--- TEXTE FOURNI ---
★ ★ ★ ★ ★ ★ ★
Le thème de l’adaptation, en filigrane de l’œuvre, se laisse contempler par le public dans ce milieu académique où la protagoniste se trouve projetée et qui ne pardonne que très peu à celui ou celle qui tenterait d’échapper à ce microcosme de réalités sociales. Amy y rencontre ses nouvelles amies qui ont déjà internalisé les constructions sociales occidentales ou, pour employer le lexique philosophique existentialiste, la facticité.
Cette facticité, représentant tout ce qui forme l’identité et ce qui nous construit socialement, est au centre de ce désir d’adaptation chez la protagoniste. Amy tente d’aligner la facticité de ses amies avec la sienne par souci d’intégration ; c’est-à-dire qu’elle cherche à émuler les comportements sociaux et identitaires de celles-ci. Le public assiste à une internalisation en temps réel de la facticité occidentale par la protagoniste. Il s’agit, à mon sens, d’un grand accomplissement pour Doucouré d’avoir mis en scène ce concept. Elle y arrive, encore une fois, par le regard. Le public observe cette internalisation à chaque regard envieux d’Amy envers ses amies qui forment un groupe duquel elle est résolument exclue, faute de pratiquer les mêmes mœurs qu’elles. Petit à petit, elle arrive à se joindre au groupe en intégrant leur manière d’être, et, plus précisément, leur façon de danser.
Le film a récolté sa part de critiques et même de procès en ce qui concerne les chorégraphies exécutées par les jeunes actrices, jugées par certains comme étant de la pornographie juvénile. Le Texas a d’ailleurs entrepris des démarches judiciaires contre Netflix à ce sujet. Malgré ces images choquantes, de telles critiques sont, selon moi, infondées. Le public ne devrait pas adhérer à ce puritanisme irréfléchi pour la simple et bonne raison qu’un des buts de ce film était de peindre une critique de l’hypersexualisation de la jeune femme occidentale. C’est d’ailleurs ce que font ces scènes de danse avec justesse ; elles provoquent un malaise qui doit aussi aller de pair avec une dysphorie en rapport avec l’objectification sexuelle de la jeune femme qui participe à la néantisation de sa subjectivité dès ce très jeune âge. L’hypersexualisation, étant déjà une concept d’objectification de la femme pour‑l’homme, devient encore plus malsaine dans ce contexte, car elle se trouve à être émulée par des jeunes filles qui ne sont pas encore des femmes.
★ ★ ★ ★ ★ ★ ★
--- TÂCHES ---
1. Extrayez du texte fourni le passage allant de « Le thème de » à « existentialiste, la facticité. », sans rien y changer.
2. D’après le texte fourni, quel État a engagé des démarches judiciaires contre Netflix ?
3. Pour chacune de ces affirmations, indiquez si elle concorde avec le texte fourni, par oui ou par non, en citant les mots décisifs du texte : (a) Amy finit par se joindre au groupe en adoptant la façon de danser de ses amies. (b) Le texte considère comme fondées les critiques visant les chorégraphies. (c) L’un des buts du film était de critiquer l’hypersexualisation de la jeune femme occidentale.
Le matériel ci-après n’a aucun rapport avec le texte fourni.

--- DONNÉES EXTRAITES ---
★ ★ ★ ★ ★ ★ ★
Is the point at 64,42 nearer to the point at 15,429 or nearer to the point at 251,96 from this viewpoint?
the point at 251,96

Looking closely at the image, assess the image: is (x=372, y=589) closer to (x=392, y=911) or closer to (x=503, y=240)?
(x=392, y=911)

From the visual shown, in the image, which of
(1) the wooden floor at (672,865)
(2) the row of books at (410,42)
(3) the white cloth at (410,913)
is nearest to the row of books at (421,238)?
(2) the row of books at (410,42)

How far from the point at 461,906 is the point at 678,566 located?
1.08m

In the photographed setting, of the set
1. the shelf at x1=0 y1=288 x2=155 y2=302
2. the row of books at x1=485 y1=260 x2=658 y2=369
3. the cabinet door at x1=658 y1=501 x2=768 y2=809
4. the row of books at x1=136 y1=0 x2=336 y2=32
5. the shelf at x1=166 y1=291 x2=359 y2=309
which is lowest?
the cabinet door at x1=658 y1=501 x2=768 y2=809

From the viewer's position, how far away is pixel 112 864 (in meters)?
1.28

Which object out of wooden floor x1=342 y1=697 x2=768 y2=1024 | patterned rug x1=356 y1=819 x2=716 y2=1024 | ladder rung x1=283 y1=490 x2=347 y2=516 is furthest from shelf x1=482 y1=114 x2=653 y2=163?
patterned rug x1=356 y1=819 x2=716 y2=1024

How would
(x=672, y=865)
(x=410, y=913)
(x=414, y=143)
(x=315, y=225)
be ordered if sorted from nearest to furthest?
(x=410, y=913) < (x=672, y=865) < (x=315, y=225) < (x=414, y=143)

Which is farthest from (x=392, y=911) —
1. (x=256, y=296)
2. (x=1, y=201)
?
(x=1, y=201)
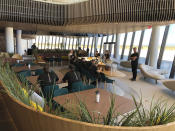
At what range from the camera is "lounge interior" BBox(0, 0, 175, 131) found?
1326mm

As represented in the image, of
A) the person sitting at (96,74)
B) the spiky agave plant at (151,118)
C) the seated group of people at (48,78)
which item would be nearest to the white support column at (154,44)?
the person sitting at (96,74)

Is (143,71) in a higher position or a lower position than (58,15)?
lower

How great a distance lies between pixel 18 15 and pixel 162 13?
6.36m

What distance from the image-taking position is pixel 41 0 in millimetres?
6836

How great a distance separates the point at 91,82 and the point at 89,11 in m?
3.44

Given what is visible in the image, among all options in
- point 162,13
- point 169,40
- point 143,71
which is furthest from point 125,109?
point 169,40

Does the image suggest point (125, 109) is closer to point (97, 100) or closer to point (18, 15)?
point (97, 100)

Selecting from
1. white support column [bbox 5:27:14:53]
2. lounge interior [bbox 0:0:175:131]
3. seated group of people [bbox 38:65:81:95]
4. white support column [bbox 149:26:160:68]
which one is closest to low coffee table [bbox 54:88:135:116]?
lounge interior [bbox 0:0:175:131]

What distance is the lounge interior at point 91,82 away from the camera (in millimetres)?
1326

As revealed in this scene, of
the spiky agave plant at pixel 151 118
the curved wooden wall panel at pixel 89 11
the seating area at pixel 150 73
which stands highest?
the curved wooden wall panel at pixel 89 11

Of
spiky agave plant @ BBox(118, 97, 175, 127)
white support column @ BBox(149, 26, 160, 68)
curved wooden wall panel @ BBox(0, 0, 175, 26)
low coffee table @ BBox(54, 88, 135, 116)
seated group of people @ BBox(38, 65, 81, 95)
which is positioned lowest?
low coffee table @ BBox(54, 88, 135, 116)

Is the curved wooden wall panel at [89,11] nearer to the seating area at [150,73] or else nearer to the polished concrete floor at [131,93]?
the polished concrete floor at [131,93]

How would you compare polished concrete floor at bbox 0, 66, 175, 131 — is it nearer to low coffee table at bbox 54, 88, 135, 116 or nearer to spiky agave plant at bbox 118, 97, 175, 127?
low coffee table at bbox 54, 88, 135, 116

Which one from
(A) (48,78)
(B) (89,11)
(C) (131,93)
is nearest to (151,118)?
(A) (48,78)
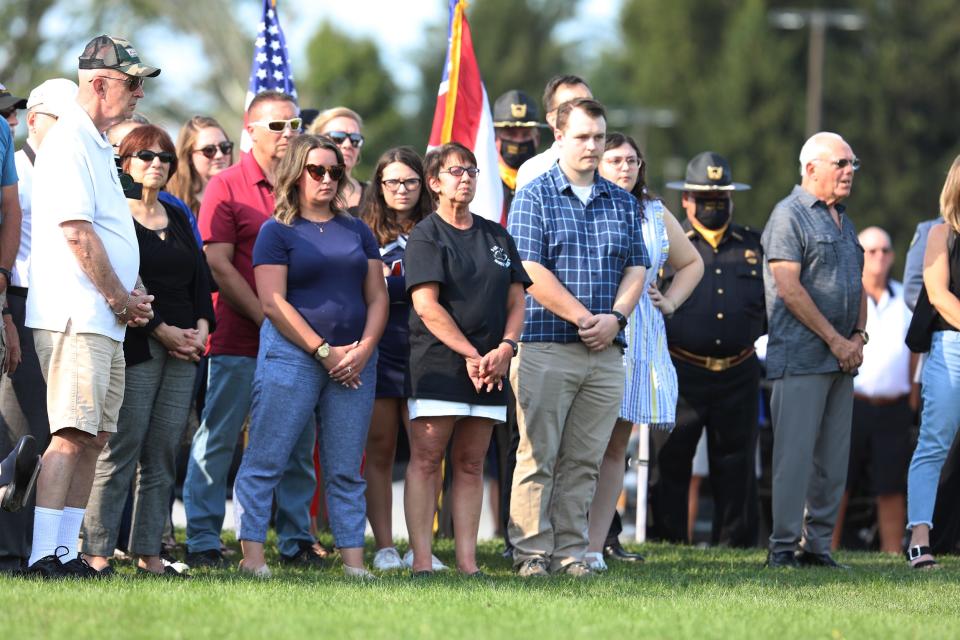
★ ★ ★ ★ ★ ★ ★
--- RÉPONSES ---
1.
Le thème de l’adaptation, en filigrane de l’œuvre, se laisse contempler par le public dans ce milieu académique où la protagoniste se trouve projetée et qui ne pardonne que très peu à celui ou celle qui tenterait d’échapper à ce microcosme de réalités sociales. Amy y rencontre ses nouvelles amies qui ont déjà internalisé les constructions sociales occidentales ou, pour employer le lexique philosophique existentialiste, la facticité.

2. Le Texas.

3.
(a) Oui : « Petit à petit, elle arrive à se joindre au groupe en intégrant leur manière d’être, et, plus précisément, leur façon de danser. »
(b) Non : « de telles critiques sont, selon moi, infondées. »
(c) Oui : « un des buts de ce film était de peindre une critique de l’hypersexualisation de la jeune femme occidentale »